§ **Texto apresentado**:

Passemos, então, a definir «paz positiva» como o começo da compreensão mútua, do respeito e consideração pelo outro como diferente de nós. A paz positiva é aquilo que chamo coexistência dos espíritos e dos corações.Esta definição é válida para a paz entre grupos, nações, blocos, etc...»
- Dominique Pire em «Construir a Paz»
Completam-se agora 50 anos sobre a atribuição do Prémio Nobel da Paz ao padre dominicano belga Dominique Pire (1910-1969) – porque era um homem bom e fraternal – que se destacara com a sua acção em favor dos refugiados da 2ªguerra mundial – na criação da fundação Aide aux Personnes Déplacées e das suas «Îles ou Villages de Paix», onde recebia os refugiados, dirigidas por pessoas solidárias em regime de voluntariado. Nessas aldeias continuaram e continuam a ser acolhidos refugiados de tantas guerras que depois vieram. Para além da sua acção nesse domínio, fundaria posteriormente a Université de Paix, destinada a acolher jovens de todo o mundo em conferências e cursos sobre a paz, com base na sua doutrina, se assim se lhe pode chamar, do diálogo fraternal (para ele o diálogo não consistia em expor o meu ponto de vista aos que pensam de maneira diversa da minha, mas consistia em pôr provisoriamente entre parênteses o que eu penso, para tentar primeiro compreender o ponto de vista dos outros e ver o que há de apreciável nele) entre os povos. Aí estive eu em 1964 e aí pude conhecer pessoas maravilhosas, quer entre jovens de outros mundos e vivências, quer entre conferencistas, como John Griffin, René Dumont, Robert Oppenheimer, Haroun Tazieff, membros de Ligas Europeias dos Direitos do Homem, etc. Disso dei também testemunho na série de Notícias do Antigamente que em tempos aqui publiquei. Era a crónica nº8,de 20 de abril de 2005, para a qual remeto(procurar em etiqueta notícias do antigamente).

§ **Listagem**:
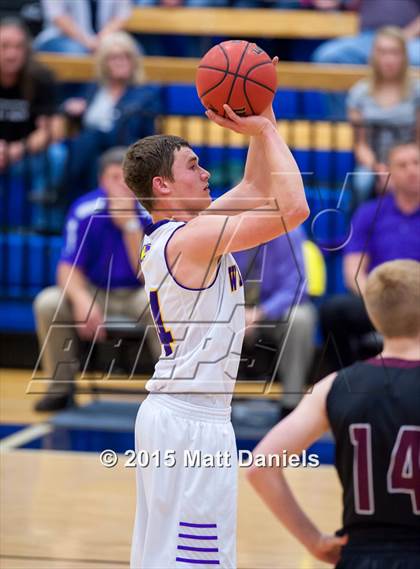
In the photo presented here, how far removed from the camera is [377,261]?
292 inches

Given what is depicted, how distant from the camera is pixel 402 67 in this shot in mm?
8938

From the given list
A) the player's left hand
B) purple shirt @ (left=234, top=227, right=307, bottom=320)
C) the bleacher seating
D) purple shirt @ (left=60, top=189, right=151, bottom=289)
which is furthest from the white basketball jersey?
the bleacher seating

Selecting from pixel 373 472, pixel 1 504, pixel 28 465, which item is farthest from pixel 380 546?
pixel 28 465

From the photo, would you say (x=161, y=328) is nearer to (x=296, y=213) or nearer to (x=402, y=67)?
(x=296, y=213)

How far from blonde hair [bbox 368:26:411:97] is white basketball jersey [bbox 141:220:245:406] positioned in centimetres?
583

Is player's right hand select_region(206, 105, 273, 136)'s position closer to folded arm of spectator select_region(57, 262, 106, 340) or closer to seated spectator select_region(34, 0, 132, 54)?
folded arm of spectator select_region(57, 262, 106, 340)

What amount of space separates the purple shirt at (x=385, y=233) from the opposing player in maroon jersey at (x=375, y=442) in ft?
12.8

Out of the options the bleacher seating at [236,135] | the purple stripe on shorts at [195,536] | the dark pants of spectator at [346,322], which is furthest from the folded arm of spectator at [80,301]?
the purple stripe on shorts at [195,536]

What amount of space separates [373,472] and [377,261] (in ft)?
14.0

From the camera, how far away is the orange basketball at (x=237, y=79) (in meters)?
3.39

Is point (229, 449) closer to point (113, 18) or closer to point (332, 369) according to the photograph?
point (332, 369)

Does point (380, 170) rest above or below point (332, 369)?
above

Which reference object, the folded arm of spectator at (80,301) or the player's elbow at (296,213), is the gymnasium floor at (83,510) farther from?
the player's elbow at (296,213)

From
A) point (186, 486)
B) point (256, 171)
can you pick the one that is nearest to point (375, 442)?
point (186, 486)
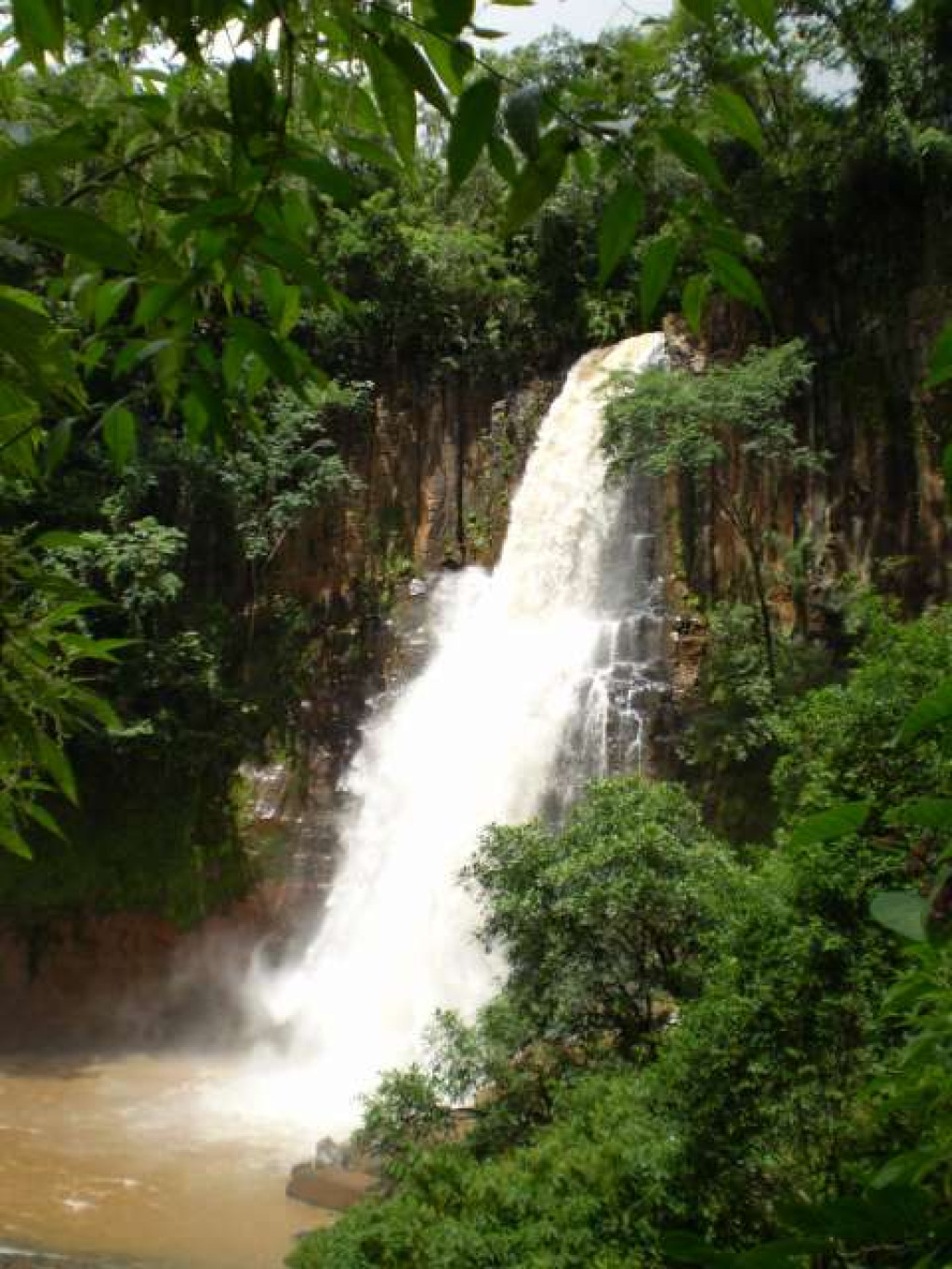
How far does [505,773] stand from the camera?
1376cm

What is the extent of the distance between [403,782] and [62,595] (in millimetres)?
13353

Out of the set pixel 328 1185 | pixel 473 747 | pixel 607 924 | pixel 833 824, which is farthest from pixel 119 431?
pixel 473 747

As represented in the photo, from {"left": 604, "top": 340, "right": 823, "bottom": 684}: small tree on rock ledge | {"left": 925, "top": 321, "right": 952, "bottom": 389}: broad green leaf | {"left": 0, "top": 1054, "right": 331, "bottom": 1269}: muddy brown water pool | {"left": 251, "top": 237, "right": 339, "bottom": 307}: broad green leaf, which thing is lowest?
{"left": 0, "top": 1054, "right": 331, "bottom": 1269}: muddy brown water pool

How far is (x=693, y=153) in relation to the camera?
1.08 m

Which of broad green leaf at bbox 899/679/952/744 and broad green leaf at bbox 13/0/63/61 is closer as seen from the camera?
broad green leaf at bbox 899/679/952/744

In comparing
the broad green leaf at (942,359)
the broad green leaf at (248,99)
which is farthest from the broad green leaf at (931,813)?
the broad green leaf at (248,99)

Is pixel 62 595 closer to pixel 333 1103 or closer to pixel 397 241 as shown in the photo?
pixel 333 1103

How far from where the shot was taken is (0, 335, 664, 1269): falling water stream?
9.50 m

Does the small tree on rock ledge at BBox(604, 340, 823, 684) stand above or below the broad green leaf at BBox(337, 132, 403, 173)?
above

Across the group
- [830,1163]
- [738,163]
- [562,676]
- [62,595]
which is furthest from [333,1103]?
[738,163]

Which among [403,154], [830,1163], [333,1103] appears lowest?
[333,1103]

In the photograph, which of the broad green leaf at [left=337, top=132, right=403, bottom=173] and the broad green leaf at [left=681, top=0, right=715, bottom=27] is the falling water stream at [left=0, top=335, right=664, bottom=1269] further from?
the broad green leaf at [left=681, top=0, right=715, bottom=27]

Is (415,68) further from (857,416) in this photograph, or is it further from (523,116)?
(857,416)

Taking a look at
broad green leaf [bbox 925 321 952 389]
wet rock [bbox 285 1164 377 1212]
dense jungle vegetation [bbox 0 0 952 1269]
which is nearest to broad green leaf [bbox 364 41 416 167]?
dense jungle vegetation [bbox 0 0 952 1269]
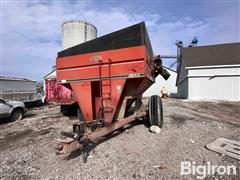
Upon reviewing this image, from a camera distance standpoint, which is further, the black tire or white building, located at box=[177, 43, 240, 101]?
white building, located at box=[177, 43, 240, 101]

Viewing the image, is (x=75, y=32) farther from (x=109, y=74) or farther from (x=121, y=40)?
(x=109, y=74)

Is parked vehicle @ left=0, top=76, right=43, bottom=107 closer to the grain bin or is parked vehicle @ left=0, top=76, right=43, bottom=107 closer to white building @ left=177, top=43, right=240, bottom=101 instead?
the grain bin

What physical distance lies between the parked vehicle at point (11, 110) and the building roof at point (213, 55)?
43.1 feet

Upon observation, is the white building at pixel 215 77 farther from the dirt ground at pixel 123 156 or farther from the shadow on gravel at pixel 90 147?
the shadow on gravel at pixel 90 147

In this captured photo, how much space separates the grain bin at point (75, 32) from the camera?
1612cm

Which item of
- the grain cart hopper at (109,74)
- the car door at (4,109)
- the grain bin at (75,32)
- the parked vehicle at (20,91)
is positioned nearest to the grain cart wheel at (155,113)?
the grain cart hopper at (109,74)

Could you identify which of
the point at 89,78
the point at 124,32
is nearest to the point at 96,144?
the point at 89,78

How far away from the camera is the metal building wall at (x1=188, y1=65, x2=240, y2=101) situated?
48.3 ft

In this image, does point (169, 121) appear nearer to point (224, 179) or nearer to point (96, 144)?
point (96, 144)

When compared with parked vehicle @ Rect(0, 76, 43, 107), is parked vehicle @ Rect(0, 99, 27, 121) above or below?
below

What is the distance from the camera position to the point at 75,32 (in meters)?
16.1

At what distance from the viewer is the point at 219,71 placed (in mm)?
15109

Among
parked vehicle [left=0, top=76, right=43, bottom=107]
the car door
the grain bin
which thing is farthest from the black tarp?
the grain bin

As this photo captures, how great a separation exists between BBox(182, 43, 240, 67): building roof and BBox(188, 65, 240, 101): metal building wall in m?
0.67
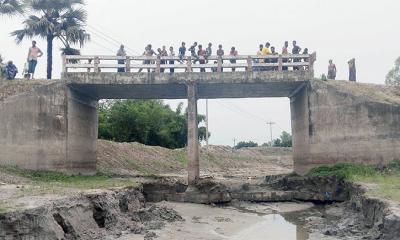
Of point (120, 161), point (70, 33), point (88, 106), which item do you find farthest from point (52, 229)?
point (120, 161)

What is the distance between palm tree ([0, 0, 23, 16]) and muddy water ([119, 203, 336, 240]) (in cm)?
1508

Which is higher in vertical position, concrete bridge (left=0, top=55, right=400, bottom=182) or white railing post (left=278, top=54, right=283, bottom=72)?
white railing post (left=278, top=54, right=283, bottom=72)

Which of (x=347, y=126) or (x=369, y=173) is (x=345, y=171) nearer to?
(x=369, y=173)

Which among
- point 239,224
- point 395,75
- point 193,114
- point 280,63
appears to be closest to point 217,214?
point 239,224

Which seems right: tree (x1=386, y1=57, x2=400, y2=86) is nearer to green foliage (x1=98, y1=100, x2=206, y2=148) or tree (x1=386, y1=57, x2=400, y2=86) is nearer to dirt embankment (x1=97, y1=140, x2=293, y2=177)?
dirt embankment (x1=97, y1=140, x2=293, y2=177)

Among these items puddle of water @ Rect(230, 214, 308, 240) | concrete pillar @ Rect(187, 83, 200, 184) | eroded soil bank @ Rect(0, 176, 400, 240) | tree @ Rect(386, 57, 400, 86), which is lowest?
puddle of water @ Rect(230, 214, 308, 240)

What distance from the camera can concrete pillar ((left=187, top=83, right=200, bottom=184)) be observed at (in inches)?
823

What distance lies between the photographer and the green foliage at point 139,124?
43.1m

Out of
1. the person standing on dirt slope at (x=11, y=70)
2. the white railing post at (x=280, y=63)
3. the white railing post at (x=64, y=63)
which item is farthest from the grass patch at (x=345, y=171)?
the person standing on dirt slope at (x=11, y=70)

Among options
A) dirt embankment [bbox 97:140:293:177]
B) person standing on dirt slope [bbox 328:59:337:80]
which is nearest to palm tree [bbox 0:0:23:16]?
dirt embankment [bbox 97:140:293:177]

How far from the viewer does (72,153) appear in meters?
20.9

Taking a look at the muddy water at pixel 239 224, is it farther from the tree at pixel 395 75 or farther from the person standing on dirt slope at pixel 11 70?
the tree at pixel 395 75

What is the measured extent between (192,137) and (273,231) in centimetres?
753

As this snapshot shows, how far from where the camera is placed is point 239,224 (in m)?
15.6
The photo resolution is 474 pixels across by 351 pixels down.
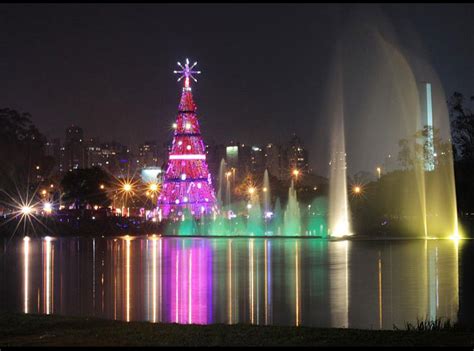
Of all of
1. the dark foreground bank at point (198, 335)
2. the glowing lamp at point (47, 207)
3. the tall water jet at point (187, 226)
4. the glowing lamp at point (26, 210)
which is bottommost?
the dark foreground bank at point (198, 335)

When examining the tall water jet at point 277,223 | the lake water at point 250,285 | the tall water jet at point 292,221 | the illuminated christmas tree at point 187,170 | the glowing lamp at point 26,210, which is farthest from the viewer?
the glowing lamp at point 26,210

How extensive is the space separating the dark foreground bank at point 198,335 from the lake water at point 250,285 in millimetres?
3115

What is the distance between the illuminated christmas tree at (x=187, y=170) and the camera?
228 ft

§ **Tarefas**:
- a) No texto sobre Dominique Pire, que instituição ele fundou posteriormente para acolher jovens de todo o mundo?
- b) Prossegue o texto sobre Dominique Pire a partir da última frase apresentada.
As linhas não têm qualquer relação com o texto sobre Dominique Pire.

§ **Respostas**:
- a) A Université de Paix.

- b)
Foi meu amigo, sim. Na sequência desse 1ºcurso em que me inscrevi, convidou -me nos anos que se seguiram a ir de novo passar uma quinzena ou um mês, como intérprete e participante nos cursos da Universidade da Paz, ou também ajudando ao pessoal do «bureau», gente que aí trabalhava também em regime de voluntariado, prestando auxílio aos mais infelizes da região (Huy, cidadezinha de onde partira a 1ªcruzada, a chamada «dos pobres», por ironia do destino, agora uma cidade em que se pregava o diálogo, a solidariedade, a tolerância. Fazia-o por saber do ambiente asfixiante e totalitário em que vivíamos o resto do ano – era ocasião de conhecer ainda melhor outras vivências E era, repito, um homem bom. – de quem tive o gosto de traduzir, para além de textos e conferências, o livro Bâtir la Paix – Construir a Paz, editado, nos anos sessenta, pela editora Paisagem, do Porto, há muito desaparecida, Hoje relembro esses tempos e esse homem extraordinário – e faço questão de o recordar, na altura em que se cumprem 50 anos sobre o seu Prémio Nobel da Paz.
Devo acrescentar que a sua obra permanece ainda e continua o seu trabalho de construir a paz que ele designava de «paz positiva», pelo diálogo e a solidariedade activa. A Universidade da Paz é que mudou de lugar, para Namur – no sítio em que a conheci, foi construída há anos uma central nuclear...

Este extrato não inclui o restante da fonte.